While some Republicans have got in on the act, the vast majority of US politicians engaging with TikTok tend to be from the Democrats, according to the Los Angeles Times. The Democratic Party has its own account, showing the party’s commitment to TikTok and the influence staffers believe it could have. Indeed, it is a huge market to tap with more than 138 million users in the US.

How much impact will these political adverts have?

Hard data for their importance is impossible to calculate, but some information could point to problems that TikTok videos have when they are targeted toward the electorate. This is due to the nature of the app and who uses it the most.

With more than 70 percent of Tikok users being younger than 34, the impact these ads have on voting could be limited due to voting habits. Voting in the youngest age bracket of 18 to 24 years old in the 2020 election was just 51.4 percent according to the census, the lowest of any age group. This is also the largest age group using TikTok.

Coupled with this, midterm elections tend to have lower turnouts compared to presidential elections. While overall turnout for the 2016 and 2018 elections was 59.2 and 66.9 percent respectively, the 2018 midterms sandwiched between the two mustered just a 53.4 percent turnout. Even this was the highest turnout for forty years.

However, this information on voter turnout could provide some evidence as to why there has been such a push from the Democrats on TikTok.

So why are politicans using TikTok adverts?

Whether or not specific Democrat candidates get millions of views or not seems to be besides the point. Getting younger voters invested in politics and their candidates by any means necessary could be part of a canny political strategy in the build-up to November.

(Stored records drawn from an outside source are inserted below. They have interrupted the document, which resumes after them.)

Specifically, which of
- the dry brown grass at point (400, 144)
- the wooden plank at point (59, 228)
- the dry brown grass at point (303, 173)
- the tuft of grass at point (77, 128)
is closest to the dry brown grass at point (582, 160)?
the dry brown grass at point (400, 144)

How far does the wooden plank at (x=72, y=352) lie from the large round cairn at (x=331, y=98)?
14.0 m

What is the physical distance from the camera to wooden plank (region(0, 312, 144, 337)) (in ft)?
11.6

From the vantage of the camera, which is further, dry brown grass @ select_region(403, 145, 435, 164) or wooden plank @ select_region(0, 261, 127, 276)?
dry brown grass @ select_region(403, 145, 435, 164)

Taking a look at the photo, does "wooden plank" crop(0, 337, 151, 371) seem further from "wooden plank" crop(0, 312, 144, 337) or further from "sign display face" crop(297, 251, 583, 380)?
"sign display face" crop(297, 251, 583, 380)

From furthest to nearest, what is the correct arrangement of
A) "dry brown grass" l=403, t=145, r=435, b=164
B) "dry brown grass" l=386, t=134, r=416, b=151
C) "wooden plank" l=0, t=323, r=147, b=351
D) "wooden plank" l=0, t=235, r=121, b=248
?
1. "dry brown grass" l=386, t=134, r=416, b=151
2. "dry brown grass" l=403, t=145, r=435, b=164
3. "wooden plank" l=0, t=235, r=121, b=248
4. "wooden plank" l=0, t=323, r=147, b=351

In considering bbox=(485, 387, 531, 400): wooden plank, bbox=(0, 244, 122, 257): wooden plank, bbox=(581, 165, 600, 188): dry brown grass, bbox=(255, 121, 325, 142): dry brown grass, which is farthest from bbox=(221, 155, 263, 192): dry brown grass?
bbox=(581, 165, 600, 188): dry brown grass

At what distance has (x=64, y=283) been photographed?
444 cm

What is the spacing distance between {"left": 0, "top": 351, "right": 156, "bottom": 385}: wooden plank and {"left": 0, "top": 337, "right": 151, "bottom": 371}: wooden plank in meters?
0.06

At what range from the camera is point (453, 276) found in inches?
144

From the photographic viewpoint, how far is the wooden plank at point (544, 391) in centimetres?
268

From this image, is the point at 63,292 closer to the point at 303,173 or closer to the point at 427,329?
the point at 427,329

Voter apathy is always dangerous for the incumbent party in midterms. With a multitude of problems assailing the president and his levers of power, the House and the Senate, the Democrats need to push for an unprecedented voter turnout amongst the young if they are to stave off a big defeat come November. In 78 of the last 100 polls, aggregated by FiveThirtyEight, Republicans will be taking the House of Representatives away from Democrats. If they were to lose this key battleground then passing legislation will get even more difficult than it has been for the last two years.

Compared to the Senate, voting on the House gives young voters plenty more opportunity to vote for candidates that share their beliefs on their most important issues. The Senate has an average age of 64 and the idea that they can be in tune with young voter demands seems far-fetched.

Is apathy the primary reason young voters don’t vote?

Targeted social media videos from specific candidates is all well and good, but if the strategy is tackling apathy then perhaps the Democrat party could be on a wild goose chase.

In research collected in the book “Making Young Voters,” authors John Holbein and D. Sunshine Hillygus found that “the number of young people who express an interest in elections (76 percent), care who is president (74 percent), have interest in public affairs (85 percent), and intend to vote (83 percent) is especially high.”

While voter apathy does strike the older age groups, there are plenty of other barriers to youth voting that are more significant. With no national holiday on election day, finding the time and resources to vote is difficult for every age group, but especially the young. According to CIRCLE, 52 percent needed to rearrange work or school to be able to vote. Nearly 40 percent of youth didn’t know where to vote and just a quarter knew they could vote by mail.

These problems are exacerbated by the Demographic make-up of America’s youth. Nearly 50 percent of all young people classed as an ethnic minority, usually Democrat voters except in some rare cases, which comes with a greater likelihood of an insecure economic situation. This makes access to all services more difficult, not least voting. Gerrymandering of voting districts further restricts voting power.

Rather than targeting voter apathy, Democrats may be better placed to use TikTok to educate young voters on how they can vote, rather than who they should vote for, if they want to hold on in the November midterms.